I'm trying to find the shape of a subset dataframe of a larger dask dataframe. But Instead of getting the right shape (# of rows), I'm getting a wrong value
In the example, I stored the first 3 rows into a new dataframe, when I'm trying to find the shape[0], the output is 4 rather than 3. Is there any way to solve this issue?
data = {'Name':['Tom', 'nick', 'nick', 'krish', 'jack', 'jack'], 'Age':[20, 21, 21, 19, 18, 18]}
df = pd.DataFrame(data)
ddf = dd.from_pandas(df, npartitions = 5)
print(ddf.shape[0].compute()) # --> Outputs 6
# Only selecting 3 rows
only_3 = ddf.loc[:3,:]
print(only_3.shape[0].compute()) # --> Outputs 4 (Instead of 3)
EDIT:
How did I miss that? Apologies about the bad example.

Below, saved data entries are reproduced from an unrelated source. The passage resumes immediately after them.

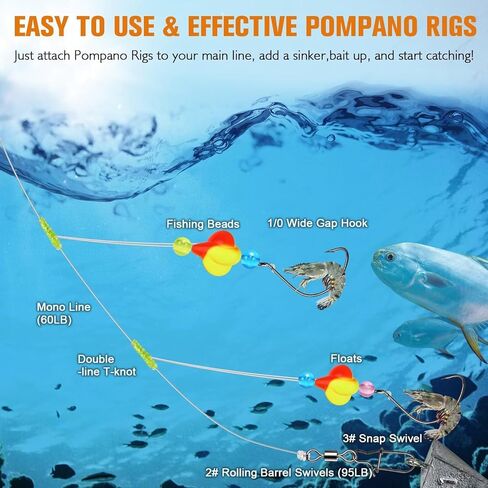 EASY TO USE & EFFECTIVE POMPANO RIGS

Just attach Pompano Rigs to your main line, add a sinker,bait up, and start catching!

Fishing Beads

1/0 Wide Gap Hook

Mono Line (60LB)

Double -line T-knot

Floats

3# Snap Swivel

2# Rolling Barrel Swivels (95LB)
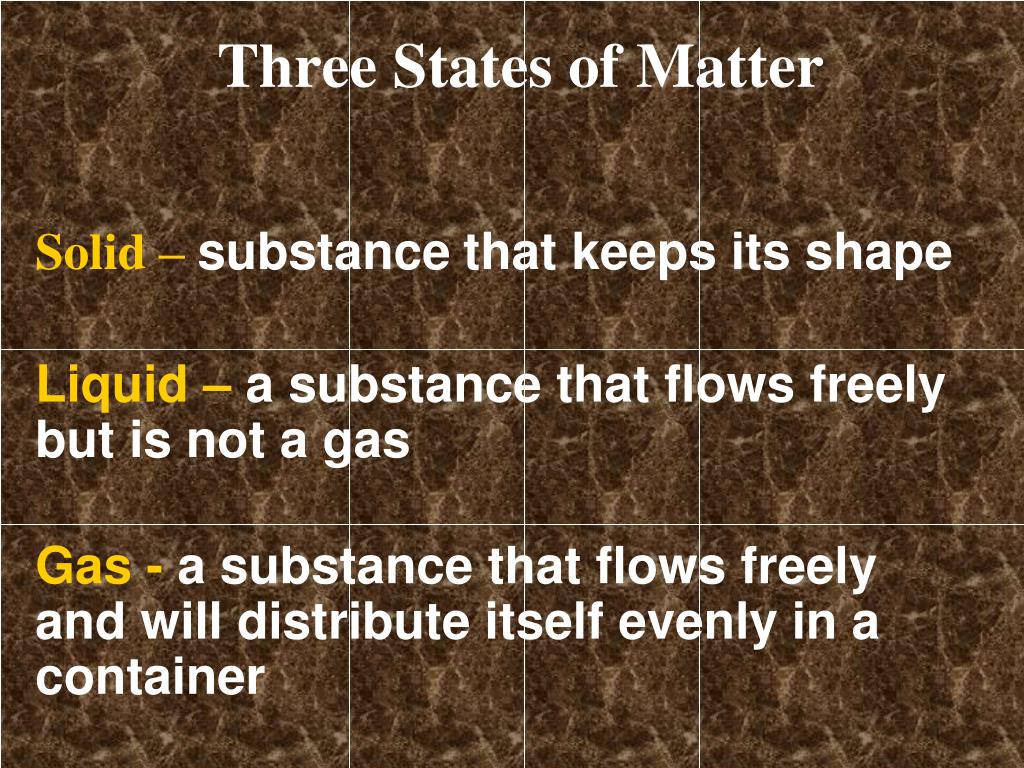 Three States of Matter

Solid – substance that keeps its shape

Liquid – a substance that flows freely but is not a gas

Gas - a substance that flows freely and will distribute itself evenly in a container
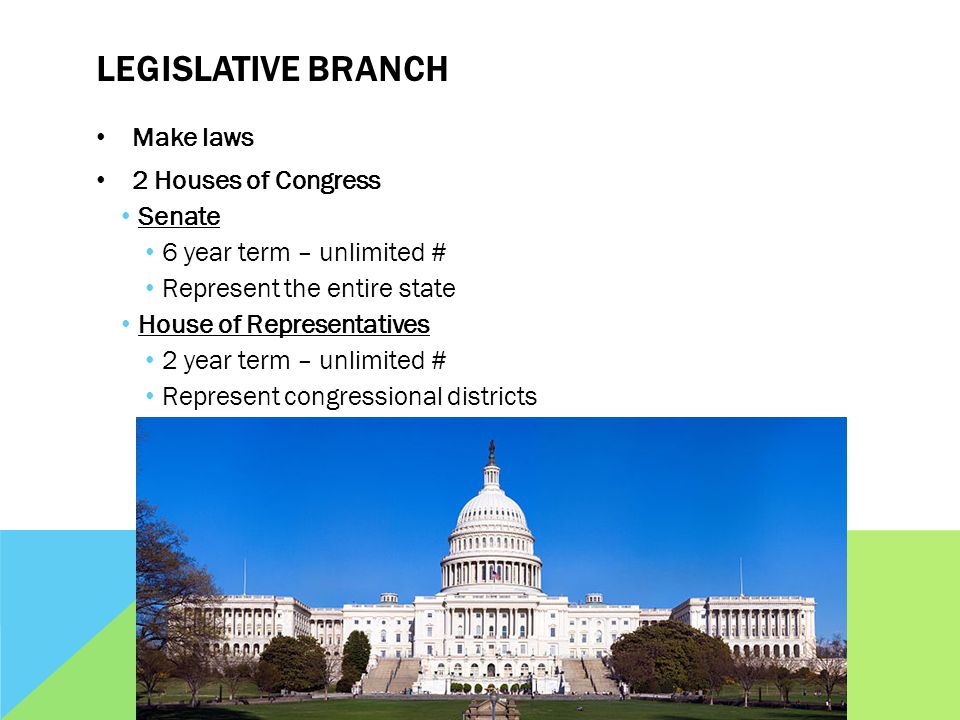 LEGISLATIVE BRANCH

• Make laws
• 2 Houses of Congress
  • Senate
    • 6 year term – unlimited #
    • Represent the entire state
  • House of Representatives
    • 2 year term – unlimited #
    • Represent congressional districts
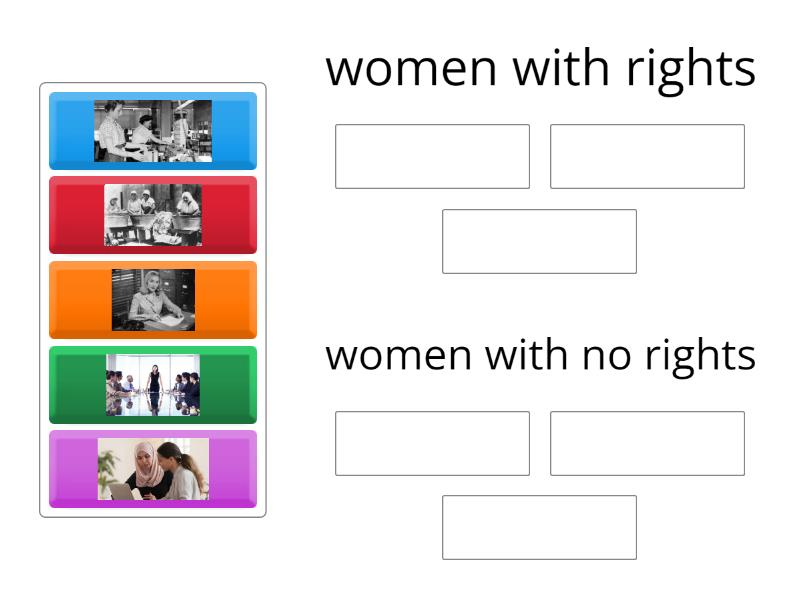 women with rights

women with no rights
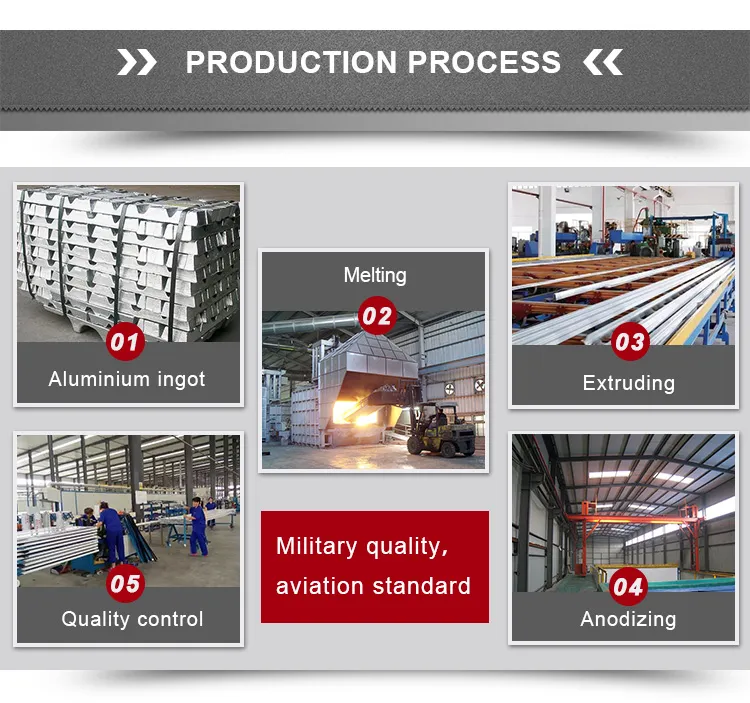 PRODUCTION PROCESS

01
Aluminium ingot

Melting
02

03
Extruding

05
Quality control

Military quality,
aviation standard

04
Anodizing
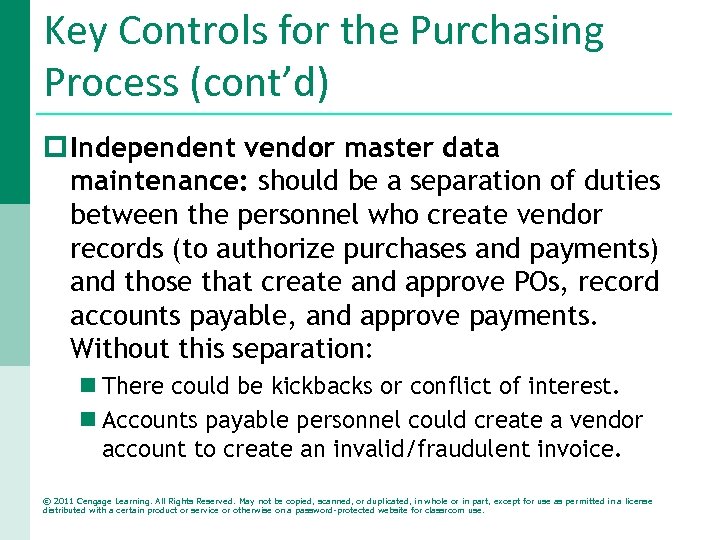 Key Controls for the Purchasing Process (cont'd)

Independent vendor master data maintenance: should be a separation of duties between the personnel who create vendor records (to authorize purchases and payments) and those that create and approve POs, record accounts payable, and approve payments. Without this separation:

There could be kickbacks or conflict of interest.

Accounts payable personnel could create a vendor account to create an invalid/fraudulent invoice.

© 2011 Cengage Learning. All Rights Reserved. May not be copied, scanned, or duplicated, in whole or in part, except for use as permitted in a license distributed with a certain product or service or otherwise on a password-protected website for classroom use.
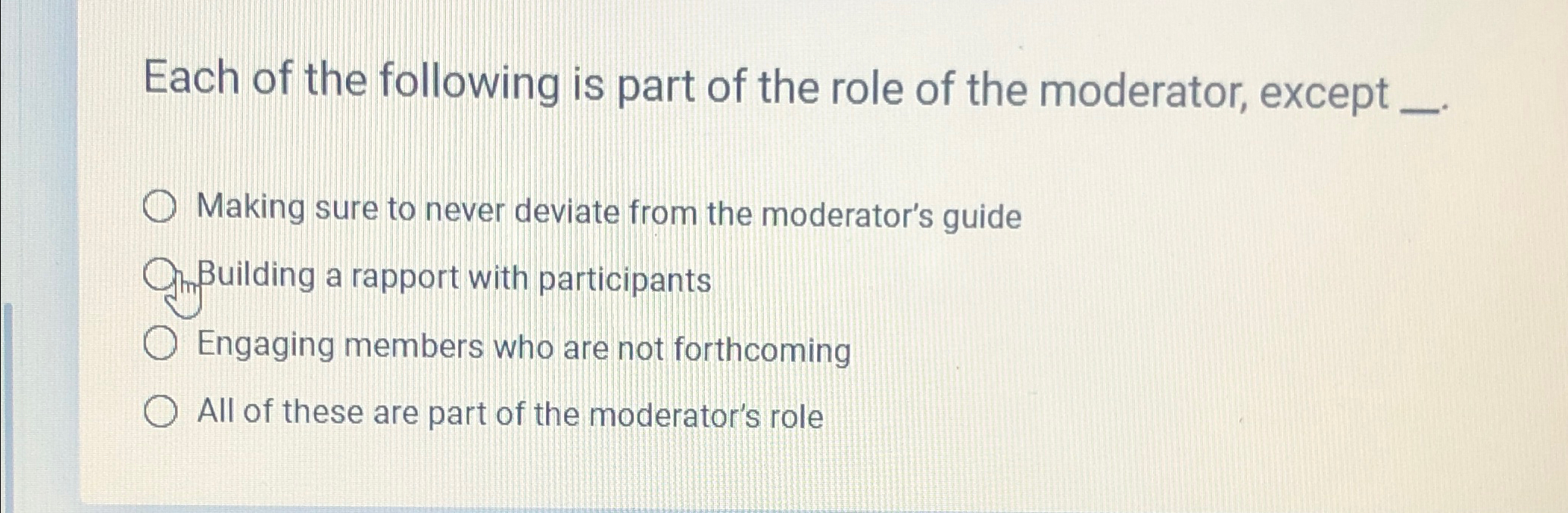 Each of the following is part of the role of the moderator, except __.

Making sure to never deviate from the moderator's guide

Building a rapport with participants

Engaging members who are not forthcoming

All of these are part of the moderator's role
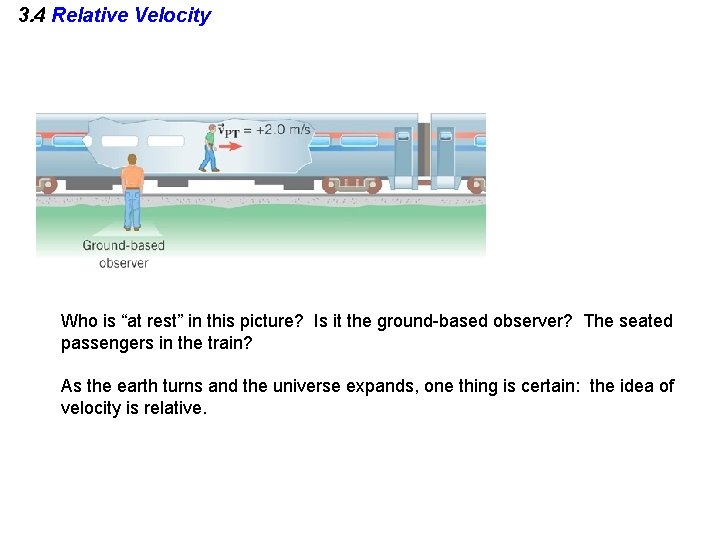 3.4 Relative Velocity

$\vec{v}_{PT} = +2.0$ m/s

Ground-based observer

Who is “at rest” in this picture? Is it the ground-based observer? The seated passengers in the train?

As the earth turns and the universe expands, one thing is certain: the idea of velocity is relative.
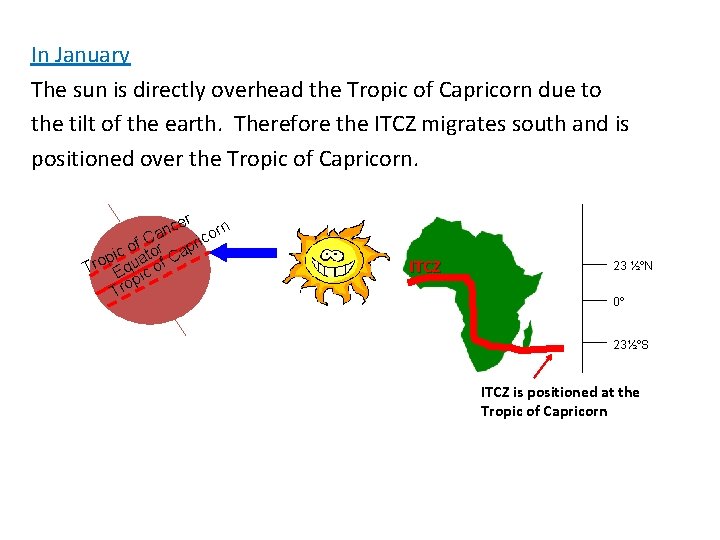 In January

The sun is directly overhead the Tropic of Capricorn due to the tilt of the earth. Therefore the ITCZ migrates south and is positioned over the Tropic of Capricorn.

Tropic of Cancer
Equator
Tropic of Capricorn

ITCZ

23 ½°N
0°
23½°S

ITCZ is positioned at the Tropic of Capricorn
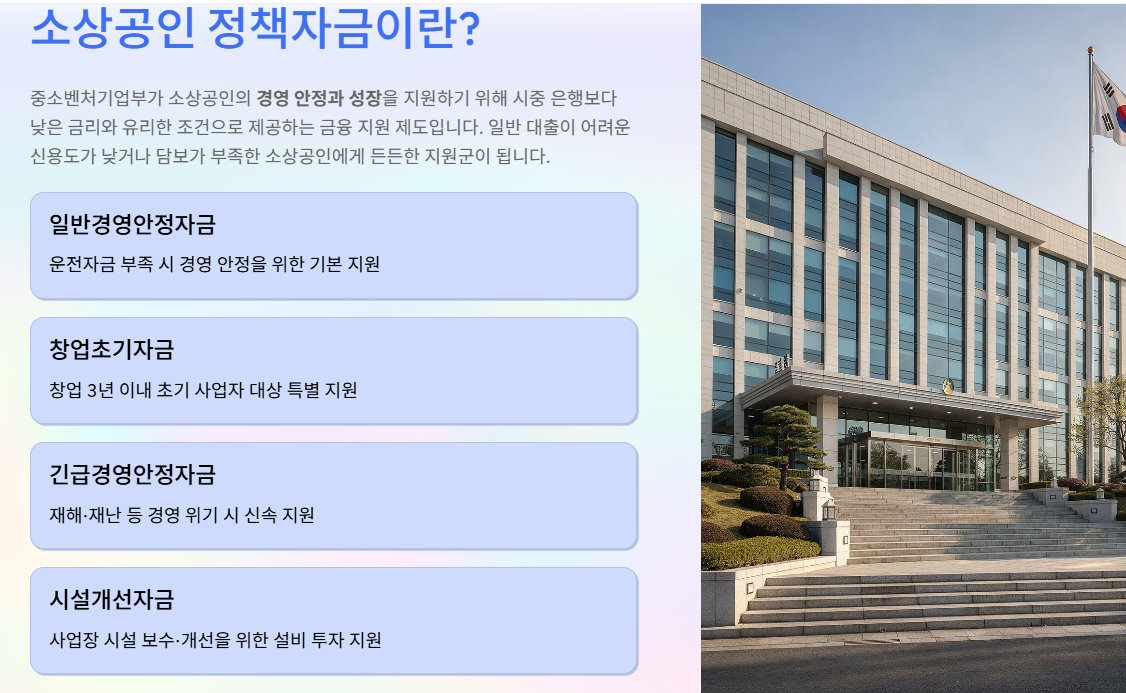 소상공인 정책자금이란?

중소벤처기업부가 소상공인의 경영 안정과 성장을 지원하기 위해 시중 은행보다 낮은 금리와 유리한 조건으로 제공하는 금융 지원 제도입니다. 일반 대출이 어려운 신용도가 낮거나 담보가 부족한 소상공인에게 든든한 지원군이 됩니다.

일반경영안정자금

운전자금 부족 시 경영 안정을 위한 기본 지원

창업초기자금

창업 3년 이내 초기 사업자 대상 특별 지원

긴급경영안정자금

재해·재난 등 경영 위기 시 신속 지원

시설개선자금

사업장 시설 보수·개선을 위한 설비 투자 지원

I was working on the real data of about 24700000 rows stored in dask dataframe (23 partitions) from a csv file. I create a sample dask dataframe by indexing .loc[:100,:] to the original dask dataframe, but when I tried to find the shape, I get 2323 as the number rows.
Can I know how this was calculated? How is the data distributed among all the partitions?